2015 Reading Update | 2

04 June 2015

To my surprise, one of the most popular requests on my 2015 Reader Survey was to write more book reviews. It was nice to see I'm not the only one who enjoys reading book reviews and adding them to my Amazon wish list! The way I usually pick a book to read is by blogger recommendations, and it looks like some of you are the same. A note about my reading style: I like to alternate between non-fiction and fiction. Having a masters degree in medieval history means I like to read a lot of non-fiction books. I know some books I read aren't everyone's cup of tea, so it won't hurt my feelings if you don't read every book review thoroughly!
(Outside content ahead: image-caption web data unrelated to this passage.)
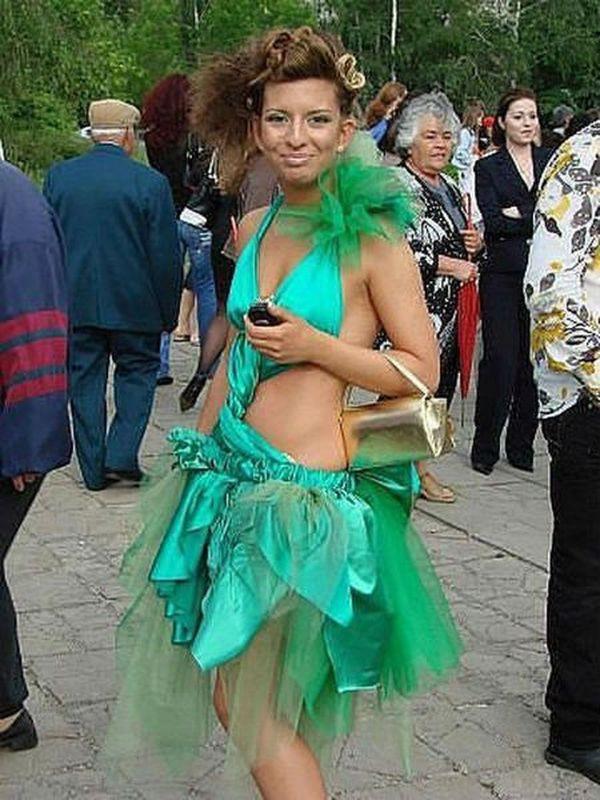 Я просто подрабатываю лесной феей на полставки... выпускной, платье
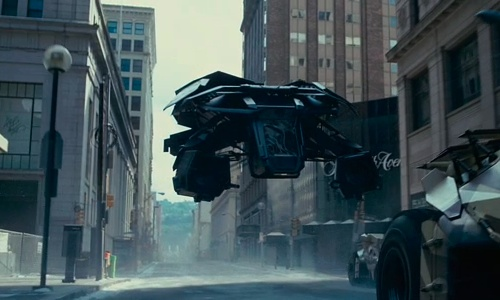 """《黑暗骑士崛起》蝙蝠侠飞行器取名""""蝙蝠之翼"""""""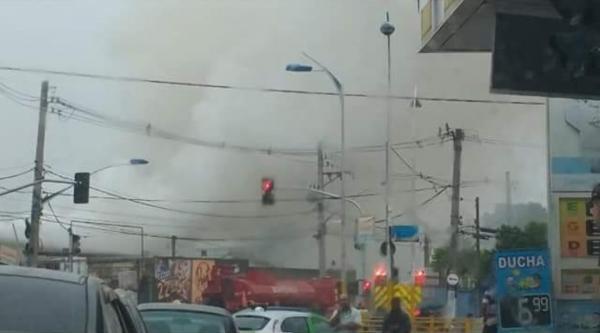 Taboão da Serra: Incêndio atinge depósito de material reciclável no CSU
History written by a comedian? Surely not. However, I picked up Medieval Lives with no prior knowledge of its author. I found this book to be entertaining, readable, and extremely well researched. I'm a firm believer in writing history for the public, not just for the academic community. When I learned of the background of the author I was impressed. Historian and co-director of Monty Python, Terry Jones knows how to weave history into an entertaining tale.

SUMMER CROSSING | Truman Capote 
I read Breakfast at Tiffany's a few months back and fell in love with Captoe's writing style. I was interested to read some lesser known works by him and picked Summer Crossing as a good starting point. Although his writing is unique and clear, I found it difficult to attach myself to the characters. I felt the plot moved either too slowly or too quickly at times, which can be expected with such a short book. I would only recommend this book if you are interested in postwar NYC attitudes and social classes.

Although many of my friends were required to read this book in high school growing up, my school did not assign The Cather and the Rye. I understand my schools reason for not assigning it, it's deep, raunchy, and pretty sad. However, I am glad I read it as an adult rather than a teenager. The themes in this book would have completely gone over my head at the age of fourteen. At 23, I found the book moving, disturbing, and beautifully written.

H IS FOR HAWK | Helen Macdonald
I've been waiting for this book to be released in the states for months now. A widely publicized and well reviewed book, I was interested to read the internal and external struggles Helen Macdonald faced in training a ghosthawk in the wake of her father's death. I know nothing about hawks or falconry or birds in general. However, Macdonald's ghosthawk taught her more than inner peace. Macdonald learned to be observant of nature and humanity, linking the two through England's fascinating history.

If there is one book you should read off this list it should be We Are All Completely Beside Ourselves. I really can't give this novel much of a summary because it is difficult to describe this book without giving away the fascinating plot. However, the main theme throughout the book of bridging an experimental childhood to an extraordinarily ordinary adulthood is beautifully written. I could not put this book down.

THE WARS OF THE ROSES: The Fall of the Plantagenets and the Rise of the Tudors | Dan Jones
I'm not going to lie y'all. This book took me four months to read. Not because it's a particularly hard read, but because it has SO much information it. The amount of facts got overwhelming and I found myself putting this book down for weeks on end. I enjoyed the read, although some of Jones' opinions on the individuals in the Wars of the Roses are not shared by myself. Jones presents a readable history of a very confusing time, which I fully support.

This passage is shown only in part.